▶ Data section
:::
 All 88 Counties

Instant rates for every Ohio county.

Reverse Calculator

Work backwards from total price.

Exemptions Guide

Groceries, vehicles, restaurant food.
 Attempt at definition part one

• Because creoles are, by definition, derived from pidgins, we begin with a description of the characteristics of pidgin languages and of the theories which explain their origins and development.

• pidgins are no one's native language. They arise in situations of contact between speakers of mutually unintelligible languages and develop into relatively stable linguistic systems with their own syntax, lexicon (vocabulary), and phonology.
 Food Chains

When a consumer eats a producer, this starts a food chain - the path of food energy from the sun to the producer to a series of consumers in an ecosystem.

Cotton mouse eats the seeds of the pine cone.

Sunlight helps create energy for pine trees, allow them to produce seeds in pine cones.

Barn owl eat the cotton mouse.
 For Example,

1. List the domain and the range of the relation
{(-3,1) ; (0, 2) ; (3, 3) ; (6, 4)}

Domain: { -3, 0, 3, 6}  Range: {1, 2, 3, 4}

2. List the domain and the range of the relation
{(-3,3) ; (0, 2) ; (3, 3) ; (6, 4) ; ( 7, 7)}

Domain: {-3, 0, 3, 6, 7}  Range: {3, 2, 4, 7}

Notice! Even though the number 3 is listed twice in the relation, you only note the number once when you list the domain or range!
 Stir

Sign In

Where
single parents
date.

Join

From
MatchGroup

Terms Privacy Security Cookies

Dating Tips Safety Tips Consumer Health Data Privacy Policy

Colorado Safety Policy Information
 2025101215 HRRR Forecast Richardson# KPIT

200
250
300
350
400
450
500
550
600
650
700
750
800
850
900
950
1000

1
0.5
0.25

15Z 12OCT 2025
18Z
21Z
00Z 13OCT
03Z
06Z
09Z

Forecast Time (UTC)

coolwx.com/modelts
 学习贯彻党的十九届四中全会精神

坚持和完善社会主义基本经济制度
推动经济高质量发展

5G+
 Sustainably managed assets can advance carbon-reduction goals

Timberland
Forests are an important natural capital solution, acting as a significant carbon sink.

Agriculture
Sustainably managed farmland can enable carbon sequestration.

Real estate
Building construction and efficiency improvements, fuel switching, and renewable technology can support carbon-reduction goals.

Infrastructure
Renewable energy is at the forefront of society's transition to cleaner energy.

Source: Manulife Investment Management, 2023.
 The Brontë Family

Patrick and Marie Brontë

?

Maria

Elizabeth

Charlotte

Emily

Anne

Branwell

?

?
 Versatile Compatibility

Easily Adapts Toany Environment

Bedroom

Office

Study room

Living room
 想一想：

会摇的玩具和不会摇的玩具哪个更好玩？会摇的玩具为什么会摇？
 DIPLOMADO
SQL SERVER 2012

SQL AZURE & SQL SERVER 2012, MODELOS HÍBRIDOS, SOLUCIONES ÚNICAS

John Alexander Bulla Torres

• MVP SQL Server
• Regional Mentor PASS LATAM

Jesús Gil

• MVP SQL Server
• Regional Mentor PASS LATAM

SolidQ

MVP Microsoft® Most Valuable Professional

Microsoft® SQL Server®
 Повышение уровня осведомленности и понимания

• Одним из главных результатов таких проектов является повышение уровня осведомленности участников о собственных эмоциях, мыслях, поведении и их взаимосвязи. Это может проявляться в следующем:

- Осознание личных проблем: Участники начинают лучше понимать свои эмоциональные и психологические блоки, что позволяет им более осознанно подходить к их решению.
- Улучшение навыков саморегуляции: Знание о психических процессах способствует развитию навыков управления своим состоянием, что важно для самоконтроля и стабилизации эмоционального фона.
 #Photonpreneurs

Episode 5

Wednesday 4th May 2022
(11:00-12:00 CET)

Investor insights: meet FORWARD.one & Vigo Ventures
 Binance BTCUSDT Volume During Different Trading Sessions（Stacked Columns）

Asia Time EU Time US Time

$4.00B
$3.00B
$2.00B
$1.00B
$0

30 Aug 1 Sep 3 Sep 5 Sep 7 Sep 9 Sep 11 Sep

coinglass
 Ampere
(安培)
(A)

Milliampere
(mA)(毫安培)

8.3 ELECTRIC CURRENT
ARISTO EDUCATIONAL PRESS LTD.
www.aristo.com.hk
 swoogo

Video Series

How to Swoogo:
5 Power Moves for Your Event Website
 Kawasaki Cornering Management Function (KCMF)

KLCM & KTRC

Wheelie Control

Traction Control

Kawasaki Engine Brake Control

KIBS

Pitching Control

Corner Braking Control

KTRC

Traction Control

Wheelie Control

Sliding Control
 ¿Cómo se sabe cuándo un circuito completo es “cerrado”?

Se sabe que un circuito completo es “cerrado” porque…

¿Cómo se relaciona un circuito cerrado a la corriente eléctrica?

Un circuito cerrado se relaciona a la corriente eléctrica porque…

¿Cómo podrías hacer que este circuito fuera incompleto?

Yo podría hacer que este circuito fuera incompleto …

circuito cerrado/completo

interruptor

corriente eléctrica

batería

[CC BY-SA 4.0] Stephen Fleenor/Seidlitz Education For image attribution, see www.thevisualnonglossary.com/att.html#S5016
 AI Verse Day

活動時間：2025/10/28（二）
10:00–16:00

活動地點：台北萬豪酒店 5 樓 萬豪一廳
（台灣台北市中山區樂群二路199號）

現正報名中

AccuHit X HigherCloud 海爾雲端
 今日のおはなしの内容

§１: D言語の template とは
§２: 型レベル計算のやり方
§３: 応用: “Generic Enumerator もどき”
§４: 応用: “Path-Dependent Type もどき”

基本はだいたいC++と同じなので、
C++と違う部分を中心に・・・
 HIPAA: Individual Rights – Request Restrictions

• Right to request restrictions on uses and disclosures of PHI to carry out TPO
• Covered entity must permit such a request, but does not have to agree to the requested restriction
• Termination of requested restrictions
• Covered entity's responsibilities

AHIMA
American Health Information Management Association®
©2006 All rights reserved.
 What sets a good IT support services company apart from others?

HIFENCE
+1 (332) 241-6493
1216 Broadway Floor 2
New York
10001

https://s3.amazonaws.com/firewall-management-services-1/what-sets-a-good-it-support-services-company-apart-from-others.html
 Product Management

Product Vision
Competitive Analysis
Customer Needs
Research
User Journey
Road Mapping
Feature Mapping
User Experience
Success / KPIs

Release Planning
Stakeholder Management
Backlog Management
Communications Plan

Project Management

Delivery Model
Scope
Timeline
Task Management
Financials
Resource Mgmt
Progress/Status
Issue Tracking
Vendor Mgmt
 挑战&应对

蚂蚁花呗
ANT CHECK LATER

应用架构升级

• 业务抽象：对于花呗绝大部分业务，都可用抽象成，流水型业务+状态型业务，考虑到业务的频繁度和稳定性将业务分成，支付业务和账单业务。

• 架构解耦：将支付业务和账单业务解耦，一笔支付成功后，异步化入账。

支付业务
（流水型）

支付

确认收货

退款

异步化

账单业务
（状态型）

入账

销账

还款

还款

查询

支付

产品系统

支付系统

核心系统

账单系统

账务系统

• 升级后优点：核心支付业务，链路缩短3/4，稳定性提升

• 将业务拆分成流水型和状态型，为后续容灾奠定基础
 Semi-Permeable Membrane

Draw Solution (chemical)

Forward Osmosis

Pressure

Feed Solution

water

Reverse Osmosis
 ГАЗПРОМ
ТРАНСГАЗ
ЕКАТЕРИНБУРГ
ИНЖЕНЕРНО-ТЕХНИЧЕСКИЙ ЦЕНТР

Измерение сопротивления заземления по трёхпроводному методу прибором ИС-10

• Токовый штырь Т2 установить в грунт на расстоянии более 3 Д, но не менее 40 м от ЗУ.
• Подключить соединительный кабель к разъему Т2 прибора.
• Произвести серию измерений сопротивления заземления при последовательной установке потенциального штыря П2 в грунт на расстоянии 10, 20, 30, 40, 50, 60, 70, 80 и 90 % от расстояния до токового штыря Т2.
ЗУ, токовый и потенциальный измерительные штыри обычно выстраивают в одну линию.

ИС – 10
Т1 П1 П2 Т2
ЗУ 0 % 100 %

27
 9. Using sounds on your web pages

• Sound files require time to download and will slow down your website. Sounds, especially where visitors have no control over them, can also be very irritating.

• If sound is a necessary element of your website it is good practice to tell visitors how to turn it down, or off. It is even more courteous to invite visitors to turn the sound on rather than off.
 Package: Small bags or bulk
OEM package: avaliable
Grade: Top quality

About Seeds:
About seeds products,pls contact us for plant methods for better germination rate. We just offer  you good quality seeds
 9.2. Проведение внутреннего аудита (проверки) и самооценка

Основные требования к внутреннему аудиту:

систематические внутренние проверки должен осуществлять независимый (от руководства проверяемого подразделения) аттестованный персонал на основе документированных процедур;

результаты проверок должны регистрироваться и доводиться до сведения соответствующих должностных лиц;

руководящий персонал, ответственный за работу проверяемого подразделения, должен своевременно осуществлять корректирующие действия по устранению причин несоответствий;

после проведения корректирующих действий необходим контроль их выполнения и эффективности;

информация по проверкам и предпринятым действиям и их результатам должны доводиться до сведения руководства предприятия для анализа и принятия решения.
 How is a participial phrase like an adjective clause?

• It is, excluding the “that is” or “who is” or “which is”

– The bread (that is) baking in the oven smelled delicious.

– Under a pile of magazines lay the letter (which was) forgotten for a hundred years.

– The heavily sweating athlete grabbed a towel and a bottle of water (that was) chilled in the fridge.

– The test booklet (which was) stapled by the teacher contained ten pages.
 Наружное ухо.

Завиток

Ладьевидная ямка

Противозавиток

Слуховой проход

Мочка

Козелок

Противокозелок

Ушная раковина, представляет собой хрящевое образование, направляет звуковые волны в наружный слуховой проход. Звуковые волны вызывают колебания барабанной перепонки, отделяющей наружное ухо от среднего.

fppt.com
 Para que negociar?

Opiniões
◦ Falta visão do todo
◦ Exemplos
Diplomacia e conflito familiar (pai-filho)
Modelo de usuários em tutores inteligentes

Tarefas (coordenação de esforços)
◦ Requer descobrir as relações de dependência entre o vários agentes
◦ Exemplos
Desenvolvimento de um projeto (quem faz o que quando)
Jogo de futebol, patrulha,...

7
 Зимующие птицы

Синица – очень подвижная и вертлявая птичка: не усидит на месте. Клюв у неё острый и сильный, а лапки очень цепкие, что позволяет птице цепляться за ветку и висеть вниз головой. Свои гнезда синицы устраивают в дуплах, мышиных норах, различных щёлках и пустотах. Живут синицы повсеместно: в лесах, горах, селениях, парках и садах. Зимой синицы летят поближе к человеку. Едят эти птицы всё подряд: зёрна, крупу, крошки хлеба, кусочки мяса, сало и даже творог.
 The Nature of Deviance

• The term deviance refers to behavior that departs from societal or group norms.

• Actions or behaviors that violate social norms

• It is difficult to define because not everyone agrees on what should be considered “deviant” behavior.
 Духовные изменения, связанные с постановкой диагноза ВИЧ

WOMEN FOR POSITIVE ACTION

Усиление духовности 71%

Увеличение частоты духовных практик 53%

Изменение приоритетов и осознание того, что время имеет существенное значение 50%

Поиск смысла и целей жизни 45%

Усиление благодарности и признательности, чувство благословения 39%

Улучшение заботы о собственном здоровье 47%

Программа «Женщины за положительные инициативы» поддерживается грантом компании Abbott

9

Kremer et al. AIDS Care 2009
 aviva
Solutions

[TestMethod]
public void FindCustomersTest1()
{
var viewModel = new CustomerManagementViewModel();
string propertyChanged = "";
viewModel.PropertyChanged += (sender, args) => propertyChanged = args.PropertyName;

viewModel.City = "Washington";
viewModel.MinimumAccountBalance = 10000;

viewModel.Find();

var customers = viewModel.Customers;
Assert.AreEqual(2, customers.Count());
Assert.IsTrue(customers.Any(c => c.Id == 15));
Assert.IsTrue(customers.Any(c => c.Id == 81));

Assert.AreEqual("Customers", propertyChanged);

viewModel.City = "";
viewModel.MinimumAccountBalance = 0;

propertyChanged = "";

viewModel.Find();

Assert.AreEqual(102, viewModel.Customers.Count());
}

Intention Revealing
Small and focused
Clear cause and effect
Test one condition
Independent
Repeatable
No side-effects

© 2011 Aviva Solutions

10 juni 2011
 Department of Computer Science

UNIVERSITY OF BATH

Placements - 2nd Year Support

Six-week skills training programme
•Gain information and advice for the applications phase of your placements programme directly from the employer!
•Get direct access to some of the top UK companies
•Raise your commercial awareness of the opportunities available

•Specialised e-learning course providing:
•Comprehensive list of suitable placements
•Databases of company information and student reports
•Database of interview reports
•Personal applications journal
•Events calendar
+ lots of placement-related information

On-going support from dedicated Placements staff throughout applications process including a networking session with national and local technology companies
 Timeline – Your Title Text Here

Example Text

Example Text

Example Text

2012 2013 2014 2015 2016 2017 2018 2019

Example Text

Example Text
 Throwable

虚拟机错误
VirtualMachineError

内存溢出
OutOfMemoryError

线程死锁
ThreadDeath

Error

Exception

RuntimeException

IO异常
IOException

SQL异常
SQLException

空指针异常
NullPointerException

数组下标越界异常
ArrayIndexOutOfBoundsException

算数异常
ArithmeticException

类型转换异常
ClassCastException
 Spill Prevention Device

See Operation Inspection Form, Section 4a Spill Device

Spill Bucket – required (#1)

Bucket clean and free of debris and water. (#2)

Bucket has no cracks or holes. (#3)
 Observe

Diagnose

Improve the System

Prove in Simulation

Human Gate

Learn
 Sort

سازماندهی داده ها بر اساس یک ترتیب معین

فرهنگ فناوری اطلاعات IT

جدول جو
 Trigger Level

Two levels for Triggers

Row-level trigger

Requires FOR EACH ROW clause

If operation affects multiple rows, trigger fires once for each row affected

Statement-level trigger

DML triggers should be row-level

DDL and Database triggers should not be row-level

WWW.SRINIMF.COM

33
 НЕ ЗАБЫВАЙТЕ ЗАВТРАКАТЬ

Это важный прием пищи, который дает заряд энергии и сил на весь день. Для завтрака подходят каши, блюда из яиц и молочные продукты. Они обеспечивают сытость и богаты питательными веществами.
:::
▶ The task
Your answer should consist of each line above in which "Device" appears.

▶ Response to this exercise
 Spill Prevention Device
See Operation Inspection Form, Section 4a Spill Device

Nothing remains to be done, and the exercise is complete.